Authors: Bastian Heider*, TU Dortmund University, Stefan Siedentop, ILS – Research Institute for Regional and Urban Development, Christian Gerten, ILS – Research Institute for Regional and Urban Development
Topics: Urban Geography, Economic Geography, Quantitative Methods
Keywords: polycentric city regions, agglomeration economies, employment subcenters,
Session Type: Paper
Start / End Time: 11:10 AM / 12:25 PM
Room: Director's Row E, Sheraton, Plaza Building, Lobby Level
Presentation File: No File Uploaded
Numerous studies on have shown that during the second half of the 20th century multiple employment concentrations emerged outside the traditional CBDs of American as well as European metropolitan areas. These findings challenged the traditional view on urban spatial structure dominated by the monocentric city model and led to the emergence of new theories emphasizing on polycentricity as determining model of urban land use and resource allocation. While there exists an extensive literature on methods for the correct identification of employment subcenters, the (local) determinants of employment subcenter growth are remarkably under-researched.

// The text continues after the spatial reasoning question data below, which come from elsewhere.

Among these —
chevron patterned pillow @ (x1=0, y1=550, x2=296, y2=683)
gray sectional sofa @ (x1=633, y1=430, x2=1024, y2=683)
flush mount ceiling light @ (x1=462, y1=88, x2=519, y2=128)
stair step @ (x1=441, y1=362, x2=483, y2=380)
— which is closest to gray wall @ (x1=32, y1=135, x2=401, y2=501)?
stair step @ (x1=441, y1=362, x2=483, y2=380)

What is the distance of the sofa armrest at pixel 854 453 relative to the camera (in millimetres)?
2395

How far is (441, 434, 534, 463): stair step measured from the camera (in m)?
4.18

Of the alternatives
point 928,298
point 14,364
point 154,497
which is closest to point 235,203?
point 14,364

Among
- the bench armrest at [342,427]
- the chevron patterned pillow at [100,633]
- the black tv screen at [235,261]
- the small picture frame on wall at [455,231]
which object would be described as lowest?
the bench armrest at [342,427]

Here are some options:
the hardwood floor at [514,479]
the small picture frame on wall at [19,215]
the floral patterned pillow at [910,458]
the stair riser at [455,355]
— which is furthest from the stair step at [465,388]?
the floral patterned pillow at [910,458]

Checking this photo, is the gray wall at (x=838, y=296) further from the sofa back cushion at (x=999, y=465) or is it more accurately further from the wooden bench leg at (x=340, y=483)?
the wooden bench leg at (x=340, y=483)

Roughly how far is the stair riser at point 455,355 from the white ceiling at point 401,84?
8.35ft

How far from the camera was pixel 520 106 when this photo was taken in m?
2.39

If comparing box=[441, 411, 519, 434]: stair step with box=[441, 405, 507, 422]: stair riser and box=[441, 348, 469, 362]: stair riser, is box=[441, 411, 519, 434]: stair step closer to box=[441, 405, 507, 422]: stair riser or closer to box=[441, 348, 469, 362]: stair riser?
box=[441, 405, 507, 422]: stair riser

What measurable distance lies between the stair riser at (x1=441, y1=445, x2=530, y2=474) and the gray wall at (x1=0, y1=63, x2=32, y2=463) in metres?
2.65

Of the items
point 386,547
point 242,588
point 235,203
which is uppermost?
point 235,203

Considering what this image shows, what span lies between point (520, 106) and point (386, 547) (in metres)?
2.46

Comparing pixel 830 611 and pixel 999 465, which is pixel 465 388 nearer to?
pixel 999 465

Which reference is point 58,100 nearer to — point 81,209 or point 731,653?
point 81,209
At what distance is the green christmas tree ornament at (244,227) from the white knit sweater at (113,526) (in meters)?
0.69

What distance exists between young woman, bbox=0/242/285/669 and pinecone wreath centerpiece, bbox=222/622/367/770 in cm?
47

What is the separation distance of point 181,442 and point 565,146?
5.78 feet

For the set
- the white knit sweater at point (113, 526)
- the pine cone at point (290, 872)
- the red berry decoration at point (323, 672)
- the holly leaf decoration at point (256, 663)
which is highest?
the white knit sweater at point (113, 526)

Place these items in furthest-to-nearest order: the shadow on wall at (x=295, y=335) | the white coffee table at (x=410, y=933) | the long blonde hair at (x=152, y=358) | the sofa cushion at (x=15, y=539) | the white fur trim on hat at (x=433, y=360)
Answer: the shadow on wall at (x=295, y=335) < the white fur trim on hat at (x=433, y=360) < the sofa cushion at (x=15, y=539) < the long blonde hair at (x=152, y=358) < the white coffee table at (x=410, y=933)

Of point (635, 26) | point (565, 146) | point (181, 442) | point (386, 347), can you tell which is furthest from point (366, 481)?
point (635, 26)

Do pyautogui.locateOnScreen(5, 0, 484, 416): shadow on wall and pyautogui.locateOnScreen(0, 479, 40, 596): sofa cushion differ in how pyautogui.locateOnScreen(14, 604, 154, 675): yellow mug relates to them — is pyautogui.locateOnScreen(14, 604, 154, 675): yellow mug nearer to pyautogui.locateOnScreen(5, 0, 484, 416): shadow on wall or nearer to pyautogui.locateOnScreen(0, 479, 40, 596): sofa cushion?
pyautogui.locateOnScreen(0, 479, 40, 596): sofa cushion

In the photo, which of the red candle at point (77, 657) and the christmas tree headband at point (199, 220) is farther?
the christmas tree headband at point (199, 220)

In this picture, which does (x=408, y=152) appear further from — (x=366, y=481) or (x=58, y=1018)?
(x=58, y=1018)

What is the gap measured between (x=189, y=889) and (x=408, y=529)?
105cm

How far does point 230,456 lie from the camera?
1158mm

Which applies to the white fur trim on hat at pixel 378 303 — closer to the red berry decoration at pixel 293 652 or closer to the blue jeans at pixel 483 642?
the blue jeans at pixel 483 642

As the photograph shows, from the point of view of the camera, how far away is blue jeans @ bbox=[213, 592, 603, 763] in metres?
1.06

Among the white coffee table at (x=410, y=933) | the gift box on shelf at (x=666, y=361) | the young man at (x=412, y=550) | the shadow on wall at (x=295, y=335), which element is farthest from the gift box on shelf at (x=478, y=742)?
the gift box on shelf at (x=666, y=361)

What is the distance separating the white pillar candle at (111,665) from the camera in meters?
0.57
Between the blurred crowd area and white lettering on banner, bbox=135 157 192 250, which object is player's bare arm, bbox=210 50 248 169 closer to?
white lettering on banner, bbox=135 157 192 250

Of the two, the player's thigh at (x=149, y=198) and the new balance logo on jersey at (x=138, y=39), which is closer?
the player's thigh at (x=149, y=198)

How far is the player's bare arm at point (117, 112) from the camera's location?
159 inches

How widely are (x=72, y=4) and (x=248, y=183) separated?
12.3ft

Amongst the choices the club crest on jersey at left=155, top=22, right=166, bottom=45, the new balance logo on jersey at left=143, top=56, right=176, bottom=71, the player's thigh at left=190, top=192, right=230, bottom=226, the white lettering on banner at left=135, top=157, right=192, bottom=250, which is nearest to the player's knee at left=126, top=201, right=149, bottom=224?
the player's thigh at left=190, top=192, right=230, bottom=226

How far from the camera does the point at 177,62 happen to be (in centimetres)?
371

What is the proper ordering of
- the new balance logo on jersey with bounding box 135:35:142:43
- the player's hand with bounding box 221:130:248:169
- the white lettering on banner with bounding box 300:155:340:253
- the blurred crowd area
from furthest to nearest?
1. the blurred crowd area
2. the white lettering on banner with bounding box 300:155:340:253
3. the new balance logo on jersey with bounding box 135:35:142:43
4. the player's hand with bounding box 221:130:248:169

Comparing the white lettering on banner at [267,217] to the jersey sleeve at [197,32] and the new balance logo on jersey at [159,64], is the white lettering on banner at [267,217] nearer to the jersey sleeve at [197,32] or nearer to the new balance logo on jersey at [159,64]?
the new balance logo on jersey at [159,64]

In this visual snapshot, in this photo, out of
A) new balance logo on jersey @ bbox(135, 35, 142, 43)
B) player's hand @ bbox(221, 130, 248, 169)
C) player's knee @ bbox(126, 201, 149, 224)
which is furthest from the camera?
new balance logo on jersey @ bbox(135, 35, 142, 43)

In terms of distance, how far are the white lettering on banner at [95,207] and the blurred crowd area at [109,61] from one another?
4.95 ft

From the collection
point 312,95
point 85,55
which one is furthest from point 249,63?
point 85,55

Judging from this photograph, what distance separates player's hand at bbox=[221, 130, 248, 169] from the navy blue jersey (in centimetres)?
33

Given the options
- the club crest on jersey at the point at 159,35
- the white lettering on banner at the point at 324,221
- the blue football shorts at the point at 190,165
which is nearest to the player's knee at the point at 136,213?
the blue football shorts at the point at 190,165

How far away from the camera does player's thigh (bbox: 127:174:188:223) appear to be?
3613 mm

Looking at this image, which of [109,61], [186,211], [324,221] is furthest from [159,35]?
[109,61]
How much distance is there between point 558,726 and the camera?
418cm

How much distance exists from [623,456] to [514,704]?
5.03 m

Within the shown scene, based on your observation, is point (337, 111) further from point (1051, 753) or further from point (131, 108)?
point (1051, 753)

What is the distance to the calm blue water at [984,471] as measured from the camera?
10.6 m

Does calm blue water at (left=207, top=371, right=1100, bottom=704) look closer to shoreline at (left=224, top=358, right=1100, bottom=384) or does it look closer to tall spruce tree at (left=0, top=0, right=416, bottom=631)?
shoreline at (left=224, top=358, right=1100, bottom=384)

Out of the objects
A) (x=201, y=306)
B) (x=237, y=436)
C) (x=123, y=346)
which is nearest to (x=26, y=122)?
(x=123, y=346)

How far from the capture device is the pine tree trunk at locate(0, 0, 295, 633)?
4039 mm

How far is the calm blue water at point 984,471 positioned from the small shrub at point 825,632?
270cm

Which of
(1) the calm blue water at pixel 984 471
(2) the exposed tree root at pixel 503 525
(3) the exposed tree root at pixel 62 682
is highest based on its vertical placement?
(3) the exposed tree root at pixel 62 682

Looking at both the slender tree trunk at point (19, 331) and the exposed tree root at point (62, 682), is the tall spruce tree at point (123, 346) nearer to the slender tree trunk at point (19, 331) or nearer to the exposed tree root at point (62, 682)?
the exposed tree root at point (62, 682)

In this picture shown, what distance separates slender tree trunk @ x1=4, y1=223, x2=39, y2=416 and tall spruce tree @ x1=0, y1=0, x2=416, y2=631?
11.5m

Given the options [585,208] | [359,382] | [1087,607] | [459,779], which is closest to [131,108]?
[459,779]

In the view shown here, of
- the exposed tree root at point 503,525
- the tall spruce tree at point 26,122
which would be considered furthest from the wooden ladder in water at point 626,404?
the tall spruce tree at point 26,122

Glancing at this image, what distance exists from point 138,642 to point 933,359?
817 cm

The empirical evidence on those factors is limited to a few case study regions, comprising only a very modest amount of local employment concentrations. In this paper, we aim to identify the determinants of industrial employment growth in 634 employment subcenters across the 50 largest metropolitan areas using multilevel regression models. Our approach is the first that examines the determinants of the emergence and growth employment subcenters across a comprehensive sample of city regions and incorporates explanatory variables at different spatial scales (metropolitan area and local employment subcenter). The empirical results are not only interesting from the perspective of analyzing the evolution of polycentric city regions, but also should enhance the general understanding of the nature (specialization vs. diversification) and geographical scale (regional vs. local) of agglomeration economies.